Instructions –
1. According to the US-AEP passage, how many technology requests from Asia has US-AEP serviced?
2. Name every country where the US-AEP passage says the program's current focus lies.
3. Carry on the US-AEP passage, picking up right after its final sentence.

Selected text –
====================
Formed in 1992, the United States-Asia Environmental Partnership (US-AEP), a public-private and interagency partnership led by the United States Agency for International Development (USAID), strives to address issues like those outlined above. US-AEP promotes sustainable growth and improved conditions in Asia by shaping policy, improving industrial efficiency and urban planning and facilitating the transfer of technology from the United States to Asia. In the past, US-AEP has worked in Korea, Taiwan, Hong Kong, Malaysia and Singapore. Currently, the program focus is in India, Indonesia, the Philippines, Sri Lanka, Thailand and Vietnam.

US-AEP engages and mobilizes the U.S. public and private sectors -- with their innovative and cutting edge technologies, experience as a global leader in environmental management and renowned engineering expertise -- to meet the needs of developing Asia. Working in partnership with U.S. companies, trade and professional associations and state and local government institutions, US-AEP seeks to foster new ideas and creative approaches for the adoption of sustainable economic and environmental policies and practices in Asia's public and private sectors.

By matching U.S. environmental experts with Asian stakeholders, US-AEP has impacted every major environmental sub-sector. In addition to water/wastewater treatment, US-AEP is active in such sectors as solid and hazardous waste, clean and renewable energy air pollution and environmental management. This article discusses US-AEP's technology transfer strategy for addressing Asian water and wastewater problems and provides examples of projects -- both past and present -- that reflect US-AEP's methodology.

Technology Transfer Strategy
One of US-AEP's fundamental strategies for linking solutions to Asian environmental problems is to engage the American business community and its vendors to transfer their technologies and practices to Asia. Since its inception, US-AEP has matched over 700 Asian and U.S. stakeholders for the successful transfer of $1.4 billion of environmental technologies.

US-AEP utilizes a number of activities, including training, workshops, exchanges and small grants, to facilitate this transfer. For example, US-AEP has serviced over 5,000 technology requests from Asia and has successfully matched them with U.S. environmental companies from 45 states.

The benefits of US-AEP's technology transfer strategy are that it improves the flow of environmental technology, creates long term partnerships, builds capacity, increases access to U.S. cutting edge technology, provides infrastructure support for developing Asian countries and creates jobs for Americans. As a result, in January 2002, the US-AEP received the Government Award from the Environmental Business Journal for its innovative approaches.
====================
Available data –
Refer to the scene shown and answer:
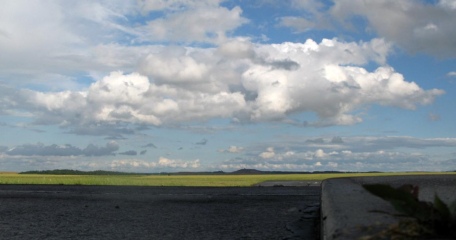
====================
Task responses –
1. Over 5,000.

2. India, Indonesia, the Philippines, Sri Lanka, Thailand and Vietnam.

3.
Increased Openness Improves Flow of Environmental Technologies
US-AEP works to help Asian economies with their adjustment to globalization by improving their competitiveness and their ability to engage in and maintain commitments to international trade agreements. US-AEP was recently singled out in a U.S. Trade Representative report delivered to a recent World Trade Organization meeting for its work "to strengthen developing countries' analytical, policy and institutional capacities with respect to trade, investment and the environment.1"

One way that US-AEP helps to increase overall openness in Asian economies is by working with Asian project sponsors to increase transparency of bidding procedures and to consider all available technologies, such as in the following example:

Opening the Door to Alternative Desalinization Technologies in Singapore (2000)
During preliminary drafting of a bid for a major desalinization plant in Singapore, the Public Utilities Board of Singapore was only interested in Multistage Flash technology. Realizing that other technologies may be more energy efficient in Singapore, US-AEP referred several U.S. firms with alternative technologies, such as reverse osmosis or hybrid technologies. Subsequently, the Public Utilities Board chose to consider all technologies that met their basic technical and strategic specifications. By opening the bidding process to a wider array of technologies, US-AEP increased the potential flow of environmental technologies and the possibility that Singapore will choose the most appropriate technology for their needs.

Long-term Partnerships Pay Off
There are many ways for the diffusion of environmentally sound technologies to occur within Asian economies. Long-term relationships between the United States and Asia are one important way to achieve the adaptation of technologies to local conditions. One success story is recapped below.

Minnesota Clean Technologies in Thailand (2001)
US-AEP and its partner, the Council of State Governments, issued a US-AEP grant to the Minnesota Trade Office, which has enabled clean technology companies to bring their expertise to Thailand. Using this grant, MTO gave their small and medium sized companies comprehensive training on Thailand's environmental market. These companies then traveled to Thailand to meet with Asian public and private sector decision-makers. Through private meetings and technology demonstrations, Asian stakeholders learned about U.S. technologies capable of preventing or remediating agribusiness-related water pollution. Three formal distribution partnerships have resulted from this project. Technologies that are being transferred to Thailand as a result of these partnerships include:

    • Software and automation systems that allow for optimization in the formulation of livestock and poultry feed so that phosphorous, a major source of water pollution, is dramatically reduced in animal waste; and
    • A mechanical vapor recompression wastewater evaporation system that is a chemical-free, energy efficient wastewater processing alternative that reduces wastewater volume by 95 percent and produces clear, low-pollutant condensate that can be reused for industrial processes.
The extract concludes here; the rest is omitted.